7. Vegetarian Mac and Cheese

Creamy, cheesy goodness that’s a guaranteed crowd-pleaser while still catering to vegetarians.

Vegetarian Mac and Cheese is a classic comfort food dish that brings creamy, cheesy goodness to your table without the need for meat. Here’s an easy-to-follow recipe for making a satisfying batch:

  1. Ingredients You’ll Need: Gather 1 pound of elbow macaroni, 2 tablespoons of unsalted butter, 2 tablespoons of all-purpose flour, 2 cups of whole milk (or a preferred non-dairy alternative), 2 cups of shredded sharp cheddar cheese, 1 cup of grated Parmesan cheese, salt and pepper to taste, and breadcrumbs for topping (optional).
  2. Cook the Pasta: Boil a large pot of salted water and cook the elbow macaroni according to the package instructions until just al dente. Drain the pasta and set it aside.
  3. Make the cheese sauce by melting the butter over medium heat in a medium saucepan. Whisk in the flour to create a roux, cooking for about 1 minute until it’s smooth and bubbling. Gradually add the milk, whisking continuously, until the mixture thickens and begins to simmer. Reduce the heat to low, then add the shredded cheddar and grated Parmesan, stirring until the cheese is fully melted and the sauce is smooth—season with salt and pepper to taste.
  4. Combine Pasta and Cheese Sauce: Add the cooked pasta to the sauce, mixing well until the macaroni is evenly coated with the cheese sauce.
  5. Bake (Optional): For a baked version, preheat your oven to 350°F (175°C). Transfer the macaroni and cheese into a greased baking dish, sprinkle breadcrumbs on top if desired, and bake for about 20 minutes or until the top is golden and crispy.
  6. Serve: Serve the Vegetarian Mac and Cheese hot, garnished with extra grated Parmesan or fresh parsley, if desired.

Enjoy this vegetarian twist on timeless comfort food, perfect for cozy evenings or to satisfy those cheesy cravings.
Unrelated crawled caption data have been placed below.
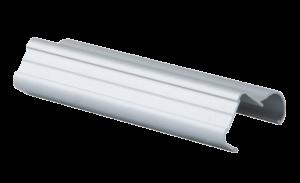 PP18-004 - Profil pionowy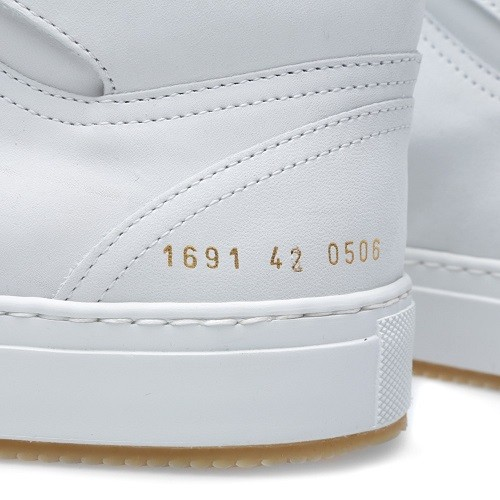 12-02-2014_commonprojects_bballhigh_white_d4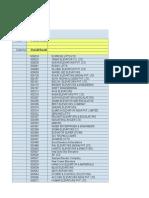 31 10 ESD@ Dispatch Plan PRD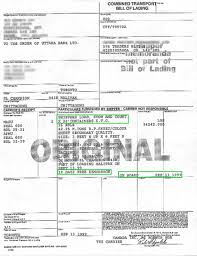 bill of loading bill of lading clauses
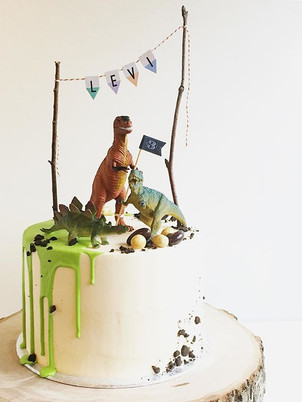 Dinosaur cake, from 78.50euros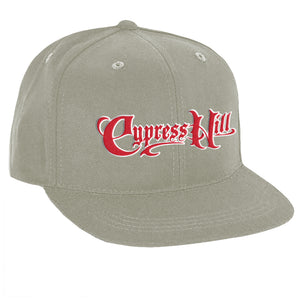 "Cypress Hill ""Script Logo"" Grey Snap Back Baseball hat"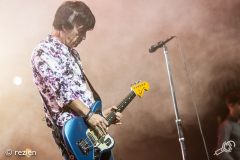 Johnny-Marr-LL19-rezien-3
8. Low-Carb Cauliflower Mash

A creamy, satisfying mash made from cauliflower that stands in beautifully for the traditional potato version.

Low-carb cauliflower Mash offers a delicious, nutritious alternative to traditional mashed potatoes, perfect for those managing their carbohydrate intake. Here’s how to make this creamy, comforting dish:

  1. Ingredients You’ll Need: You’ll need 1 large head of cauliflower, cut into florets; 3 cloves of garlic, peeled; 2 tablespoons of unsalted butter; 1/4 cup of grated Parmesan cheese; 1/4 cup of milk or cream (use almond milk for a lighter version); salt and pepper to taste; and fresh herbs like chives or parsley for garnishing.
  2. Prepare the Cauliflower: First, wash the cauliflower florets and dry them well. Steam the florets and garlic cloves until they’re very tender, about 15-20 minutes.
  3. Blend the Ingredients: Once the cauliflower and garlic are steamed, transfer them to a food processor. Add the butter, Parmesan cheese, and a splash of milk or cream. Blend until you achieve a smooth, creamy texture like traditional mashed potatoes. If the mixture is too thick, add more milk until you reach your desired consistency.
  4. Season and Serve: Taste your cauliflower mash and season with salt and pepper as needed. Transfer to a serving bowl and garnish with freshly chopped herbs like chives or parsley.

Enjoy your Low-Carb Cauliflower Mash as a healthier alternative to mashed potatoes, perfect alongside any main dish or as part of a low-carb meal plan. Its creamy texture and flavorful profile make it a favorite among those looking to enjoy comfort food without guilt.

9. Comforting Mashed Sweet Potatoes

Sweet, creamy mashed sweet potatoes add a touch of comfort to every bite.

Mashed Sweet Potatoes are a delightfully smooth and sweet side dish that pairs beautifully with various meals, offering a nutritious and comforting addition to any table. Here’s a simple guide to creating this dish:

  1. Ingredients You’ll Need: Start with 2 pounds of sweet potatoes, peeled and cut into chunks. You’ll also need 4 tablespoons of unsalted butter, 1/4 cup of milk or a non-dairy alternative for a lighter version, 2 tablespoons of maple syrup or honey for added sweetness, a pinch of salt, and a dash of cinnamon or nutmeg for spice.
  2. Cook the Sweet Potatoes: Place the sweet potato chunks in a large pot and cover them with water. Bring to a boil over high heat, then reduce to a simmer and cook until the potatoes are tender, about 15-20 minutes.
  3. Mash the Potatoes: Drain the sweet potatoes and return them to the pot. Add the butter, milk, maple syrup (or honey), salt, and cinnamon (or nutmeg). Use a potato masher to mash the potatoes until smooth and creamy or to your desired consistency.
  4. Adjust to Taste: Taste your mashed sweet potatoes and adjust the seasoning if necessary. For a creamier texture, you can add a little more milk.
  5. Serve and Enjoy: Transfer the mashed sweet potatoes to a serving dish. They can be garnished with a sprinkle of cinnamon, a drizzle of maple syrup, or a few pats of butter on top for an extra touch of flavour.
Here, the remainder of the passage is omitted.